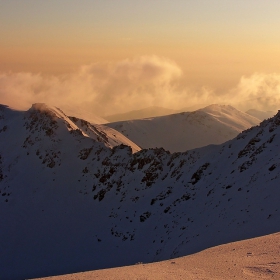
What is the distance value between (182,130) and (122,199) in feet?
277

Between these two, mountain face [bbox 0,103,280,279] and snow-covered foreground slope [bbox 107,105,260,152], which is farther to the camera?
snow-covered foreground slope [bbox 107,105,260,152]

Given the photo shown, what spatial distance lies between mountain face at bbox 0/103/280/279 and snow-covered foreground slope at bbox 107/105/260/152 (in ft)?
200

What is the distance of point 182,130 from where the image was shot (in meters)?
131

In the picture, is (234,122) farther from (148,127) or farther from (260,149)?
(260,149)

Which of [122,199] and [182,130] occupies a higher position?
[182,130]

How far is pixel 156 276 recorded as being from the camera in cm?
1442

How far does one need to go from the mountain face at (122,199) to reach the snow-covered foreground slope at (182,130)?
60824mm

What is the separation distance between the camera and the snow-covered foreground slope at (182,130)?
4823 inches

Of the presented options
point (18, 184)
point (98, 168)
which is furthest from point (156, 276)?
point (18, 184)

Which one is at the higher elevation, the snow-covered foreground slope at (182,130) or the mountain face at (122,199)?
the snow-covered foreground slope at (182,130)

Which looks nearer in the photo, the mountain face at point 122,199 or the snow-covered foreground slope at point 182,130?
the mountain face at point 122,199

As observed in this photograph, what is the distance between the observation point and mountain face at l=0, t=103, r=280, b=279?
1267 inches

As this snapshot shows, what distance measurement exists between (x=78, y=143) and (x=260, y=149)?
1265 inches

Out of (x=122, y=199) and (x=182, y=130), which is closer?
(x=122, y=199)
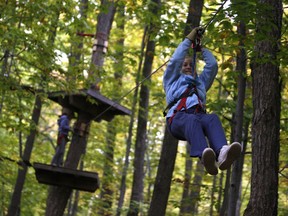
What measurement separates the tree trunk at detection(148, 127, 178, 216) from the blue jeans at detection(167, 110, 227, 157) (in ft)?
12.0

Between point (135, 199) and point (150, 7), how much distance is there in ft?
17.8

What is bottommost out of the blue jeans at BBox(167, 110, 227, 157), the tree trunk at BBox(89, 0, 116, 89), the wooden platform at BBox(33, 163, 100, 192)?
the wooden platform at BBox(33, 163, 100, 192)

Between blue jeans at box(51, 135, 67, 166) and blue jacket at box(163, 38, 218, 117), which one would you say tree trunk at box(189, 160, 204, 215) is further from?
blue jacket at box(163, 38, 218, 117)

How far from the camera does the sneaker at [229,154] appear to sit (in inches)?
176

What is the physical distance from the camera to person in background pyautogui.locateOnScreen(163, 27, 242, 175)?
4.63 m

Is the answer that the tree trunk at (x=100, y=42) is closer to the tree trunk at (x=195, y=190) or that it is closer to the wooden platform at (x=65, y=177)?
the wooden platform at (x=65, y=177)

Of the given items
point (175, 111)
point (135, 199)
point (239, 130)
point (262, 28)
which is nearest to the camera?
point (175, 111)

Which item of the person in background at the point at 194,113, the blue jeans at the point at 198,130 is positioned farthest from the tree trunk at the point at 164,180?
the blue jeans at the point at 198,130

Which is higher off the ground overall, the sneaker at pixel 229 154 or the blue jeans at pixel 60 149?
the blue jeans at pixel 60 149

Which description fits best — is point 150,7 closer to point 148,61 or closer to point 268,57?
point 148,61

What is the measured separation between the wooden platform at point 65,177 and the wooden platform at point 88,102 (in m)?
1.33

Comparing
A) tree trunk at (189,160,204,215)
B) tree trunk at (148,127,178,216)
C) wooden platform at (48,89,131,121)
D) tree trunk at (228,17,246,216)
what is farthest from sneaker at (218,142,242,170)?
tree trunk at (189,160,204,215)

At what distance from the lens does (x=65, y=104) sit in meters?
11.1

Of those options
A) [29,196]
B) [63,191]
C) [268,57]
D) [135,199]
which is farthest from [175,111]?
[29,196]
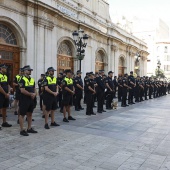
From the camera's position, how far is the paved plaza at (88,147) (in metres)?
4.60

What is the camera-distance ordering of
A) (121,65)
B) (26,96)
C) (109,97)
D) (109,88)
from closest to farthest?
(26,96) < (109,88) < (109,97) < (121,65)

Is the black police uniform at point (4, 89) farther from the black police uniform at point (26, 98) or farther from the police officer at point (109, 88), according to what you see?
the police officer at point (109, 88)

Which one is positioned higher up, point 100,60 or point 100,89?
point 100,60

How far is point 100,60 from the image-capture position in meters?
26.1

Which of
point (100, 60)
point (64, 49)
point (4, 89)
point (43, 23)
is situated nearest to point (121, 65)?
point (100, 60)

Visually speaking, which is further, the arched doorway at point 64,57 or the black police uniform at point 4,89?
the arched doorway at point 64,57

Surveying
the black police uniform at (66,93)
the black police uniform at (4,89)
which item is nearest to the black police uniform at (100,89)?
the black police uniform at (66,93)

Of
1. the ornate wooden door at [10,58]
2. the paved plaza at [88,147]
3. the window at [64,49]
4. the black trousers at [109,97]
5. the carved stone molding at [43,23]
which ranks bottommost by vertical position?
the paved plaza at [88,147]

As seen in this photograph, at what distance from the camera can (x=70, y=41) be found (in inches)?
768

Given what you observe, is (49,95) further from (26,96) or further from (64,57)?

+ + + + +

Aim of the task -> Lay out the lines of the material, from the line containing "How far is point" through the last line, as a Markdown table with the columns "No." and "Text", numbering each row and omitting blank lines.

Answer to this problem ->
| No. | Text |
|---|---|
| 1 | How far is point 100,60 from the image-capture position in meters? |
| 2 | 26.1 |
| 3 | Which of |
| 4 | point (100, 60) |
| 5 | point (64, 49) |
| 6 | point (4, 89) |
| 7 | point (43, 23) |
| 8 | is situated nearest to point (121, 65)? |
| 9 | point (100, 60) |
| 10 | Visually speaking, which is further, the arched doorway at point 64,57 or the black police uniform at point 4,89? |
| 11 | the arched doorway at point 64,57 |
| 12 | Surveying |
| 13 | the black police uniform at (66,93) |
| 14 | the black police uniform at (4,89) |
| 15 | which item is nearest to the black police uniform at (100,89)? |
| 16 | the black police uniform at (66,93) |
| 17 | Of |
| 18 | 1. the ornate wooden door at [10,58] |
| 19 | 2. the paved plaza at [88,147] |
| 20 | 3. the window at [64,49] |
| 21 | 4. the black trousers at [109,97] |
| 22 | 5. the carved stone molding at [43,23] |
| 23 | which ranks bottommost by vertical position? |
| 24 | the paved plaza at [88,147] |
| 25 | As seen in this photograph, at what distance from the camera can (x=70, y=41) be found (in inches)? |
| 26 | 768 |
| 27 | Given what you observe, is (49,95) further from (26,96) or further from (64,57)? |